Xilinx / Vitis-AI

Vitis AI is Xilinx’s development stack for AI inference on Xilinx hardware platforms, including both edge devices and Alveo cards.
https://www.xilinx.com/ai
Apache License 2.0
1.47k stars 630 forks source link

No CUDA runtime is found Vitis AI Docker 1.3.1 #351

Closed DaniilNelubin closed 1 year ago

DaniilNelubin commented 3 years ago

Hello everyone I have been using Vitis-AI 1.3.1 docker with GPU. I'm trying to quantize my own neural network And I got the following warning and error. How can I solve this?

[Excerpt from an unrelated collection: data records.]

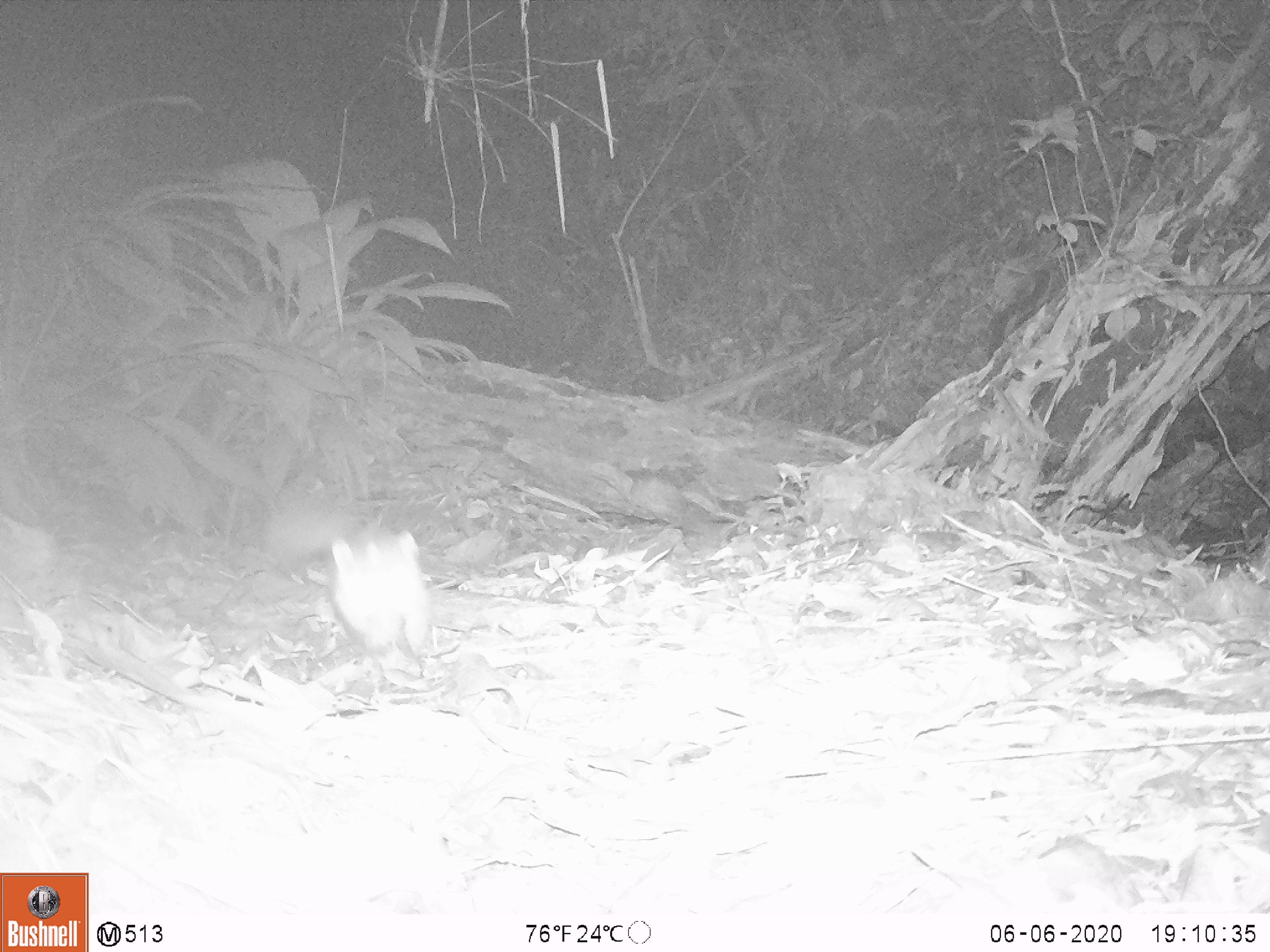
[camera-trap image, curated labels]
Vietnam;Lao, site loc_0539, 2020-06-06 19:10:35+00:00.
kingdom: Animalia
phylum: Chordata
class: Mammalia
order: Carnivora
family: Mustelidae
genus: Melogale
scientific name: Melogale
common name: ferret badger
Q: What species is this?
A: Ferret badger (Melogale).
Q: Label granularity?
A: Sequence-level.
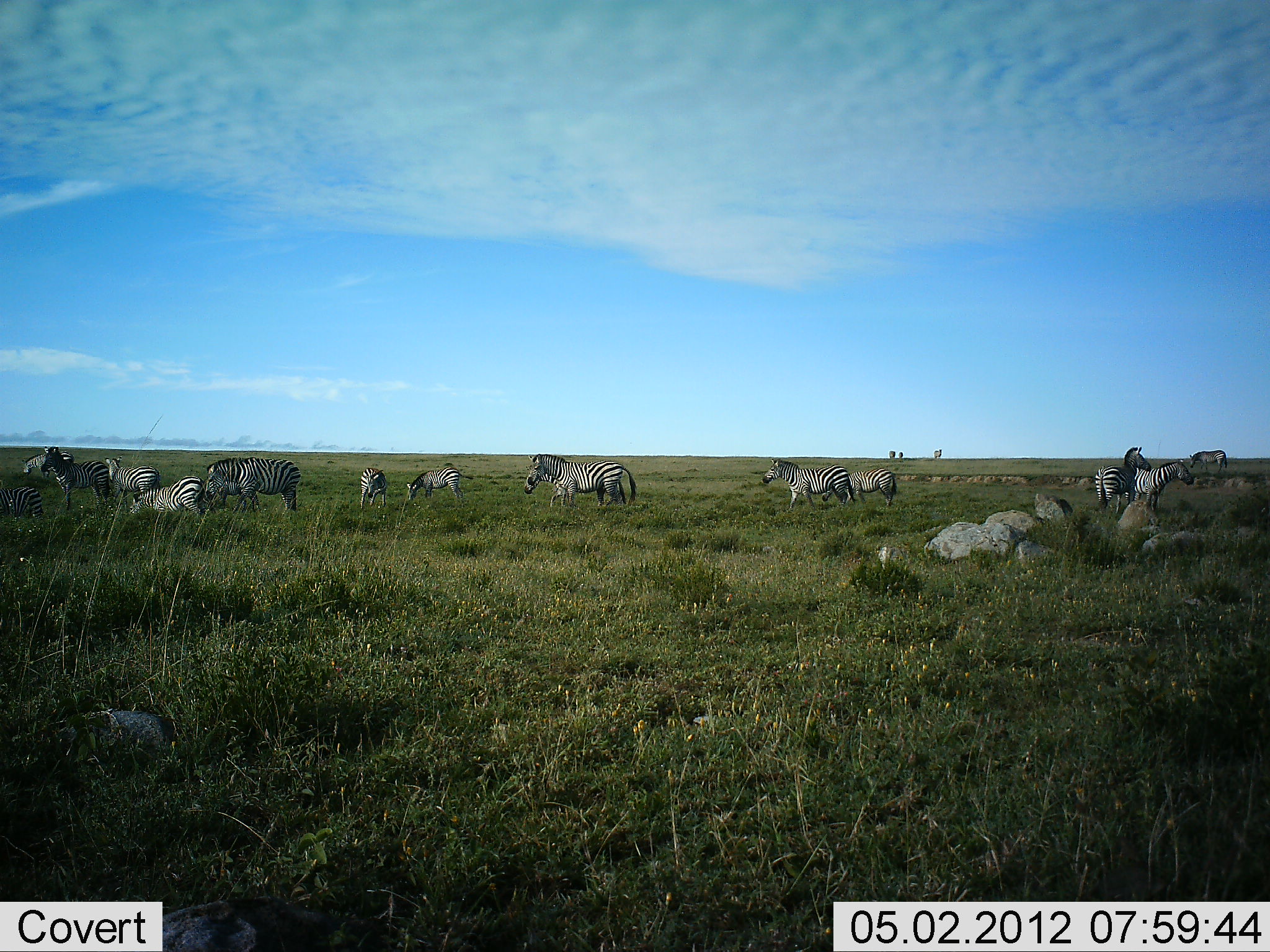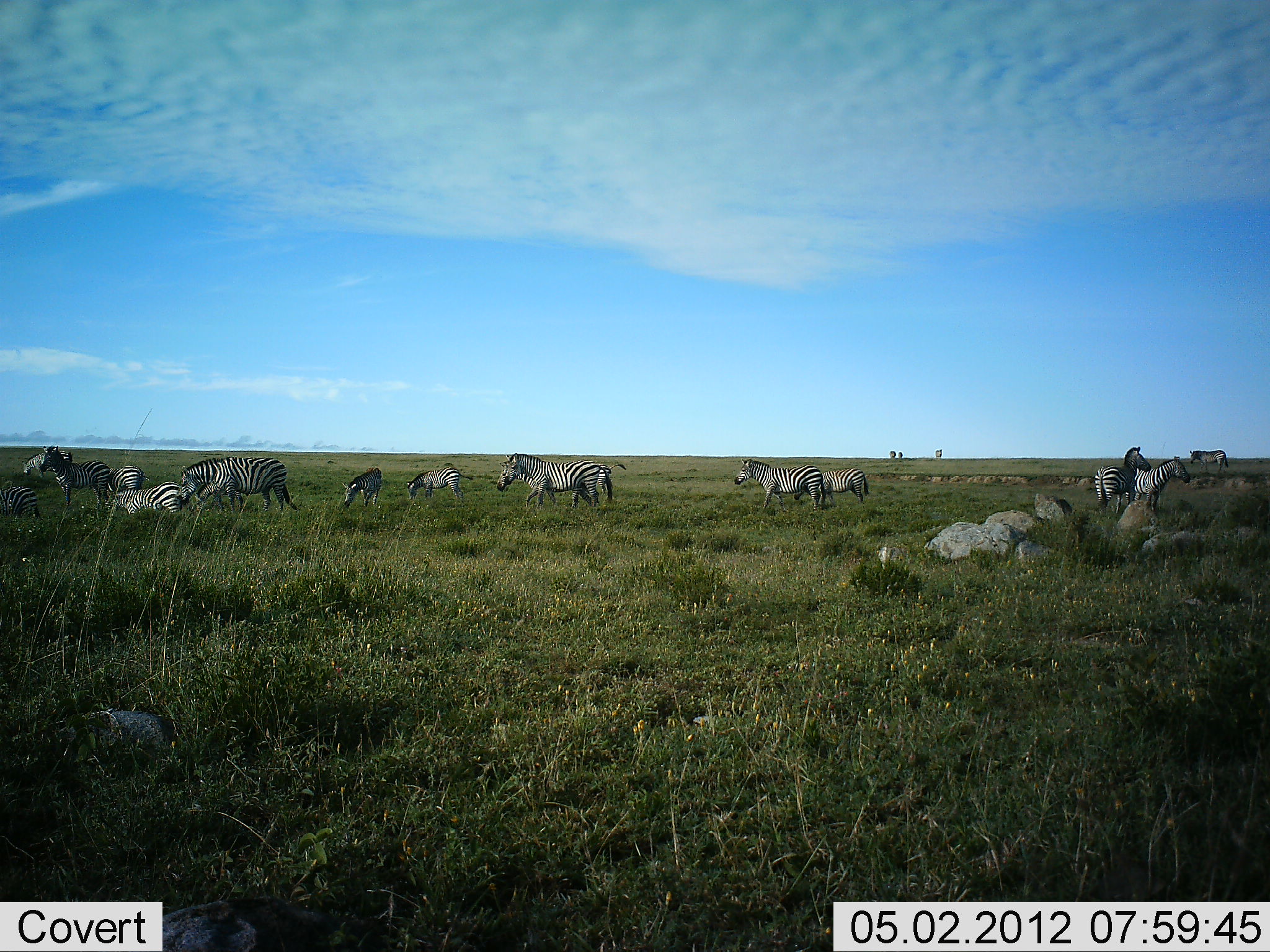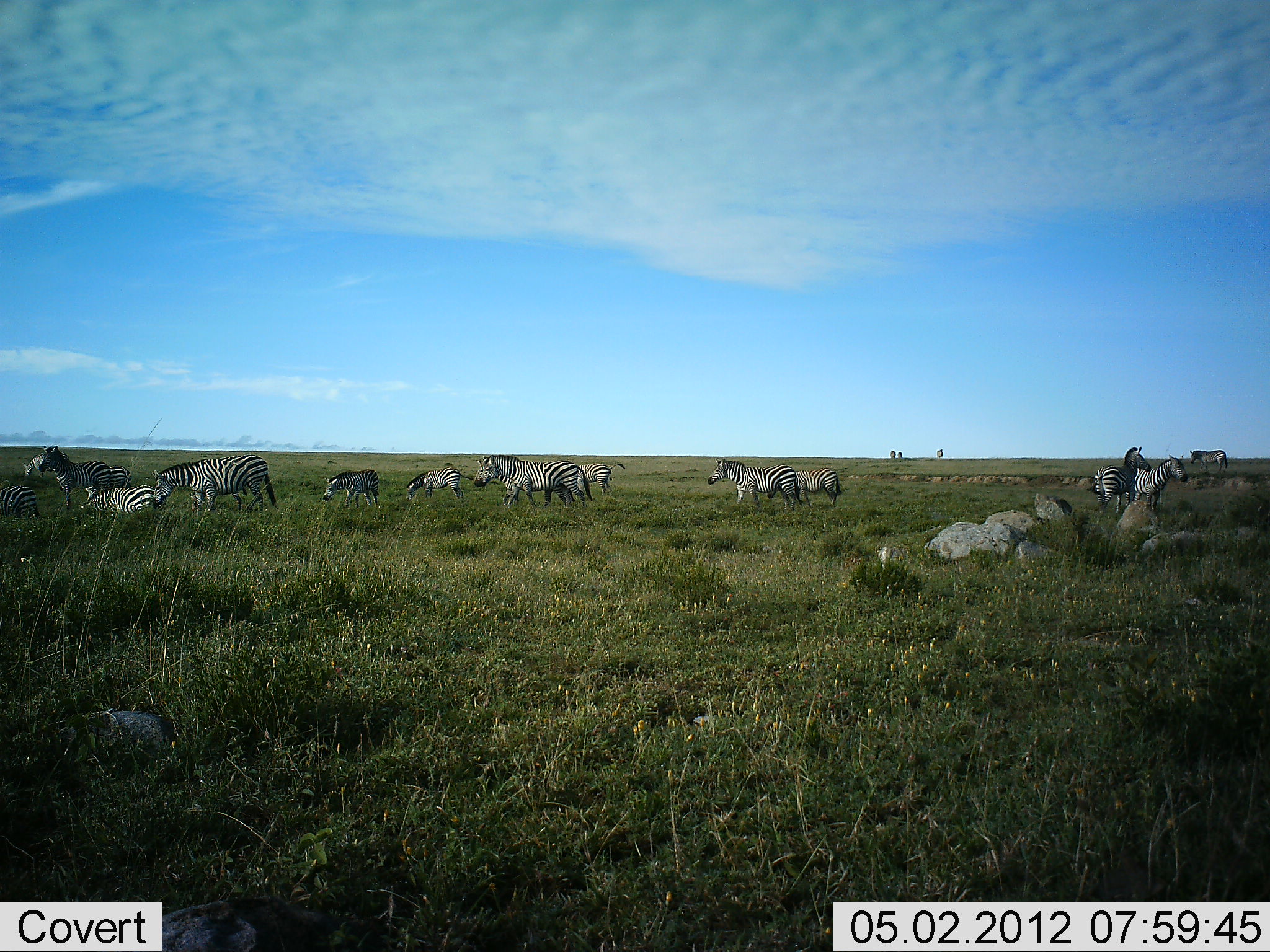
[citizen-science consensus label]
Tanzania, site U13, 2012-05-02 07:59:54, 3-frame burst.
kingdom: Animalia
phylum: Chordata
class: Mammalia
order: Perissodactyla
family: Equidae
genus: Equus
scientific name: Equus quagga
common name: plains zebra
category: zebra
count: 11-50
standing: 53%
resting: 16%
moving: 72%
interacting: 9%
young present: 28%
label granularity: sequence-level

No CUDA runtime is found, using CUDA_HOME='/usr/local/cuda'

[NNDCT_NOTE]: Loading NNDCT kernels...

Traceback (most recent call last):
  File "tool/model_quantazition.py", line 124, in <module>
    torch.cuda.set_device(args.local_rank)
  File "/opt/vitis_ai/conda/envs/vitis-ai-pytorch/lib/python3.6/site-packages/torch/cuda/__init__.py", line 292, in set_device
    torch._C._cuda_setDevice(device)
  File "/opt/vitis_ai/conda/envs/vitis-ai-pytorch/lib/python3.6/site-packages/torch/cuda/__init__.py", line 196, in _lazy_init
    _check_driver()
  File "/opt/vitis_ai/conda/envs/vitis-ai-pytorch/lib/python3.6/site-packages/torch/cuda/__init__.py", line 101, in _check_driver
    http://www.nvidia.com/Download/index.aspx""")
AssertionError: 
Found no NVIDIA driver on your system. Please check that you
have an NVIDIA GPU and installed a driver from
http://www.nvidia.com/Download/index.aspx
Traceback (most recent call last):
  File "/opt/vitis_ai/conda/envs/vitis-ai-pytorch/lib/python3.6/runpy.py", line 193, in _run_module_as_main
    "__main__", mod_spec)
  File "/opt/vitis_ai/conda/envs/vitis-ai-pytorch/lib/python3.6/runpy.py", line 85, in _run_code
    exec(code, run_globals)
  File "/opt/vitis_ai/conda/envs/vitis-ai-pytorch/lib/python3.6/site-packages/torch/distributed/launch.py", line 263, in <module>
    main()
  File "/opt/vitis_ai/conda/envs/vitis-ai-pytorch/lib/python3.6/site-packages/torch/distributed/launch.py", line 259, in main
    cmd=cmd)
subprocess.CalledProcessError: Command '['/opt/vitis_ai/conda/envs/vitis-ai-pytorch/bin/python', '-u', 'tool/model_quantazition.py', '--local_rank=0', '--config=config/test/default_config_360_ss.yaml', '--fast_finetune', '--quant_mode=calib', '--deploy', 'dataset', 'voc2012', 'model_path', '/opt/project/init_360_torch12.pth']' returned non-zero exit status 1.
Eagle223 commented 3 years ago

You may need to run https://github.com/Xilinx/Vitis-AI/blob/master/setup/docker/docker_build_gpu.sh to build the Vitis-AI-gpu docker image

DaniilNelubin commented 3 years ago

Yeah, I built this .sh file and add some changes in DockerfileGPU. I added COPY command and pip install to copy and install mseg library. Also, I changed chmod on 777 in /opt/vitis_ai/conda/envs/vitis-ai-pytorch/ and set 777 to ALL chmod (I tried to fix permission denied error in pip install)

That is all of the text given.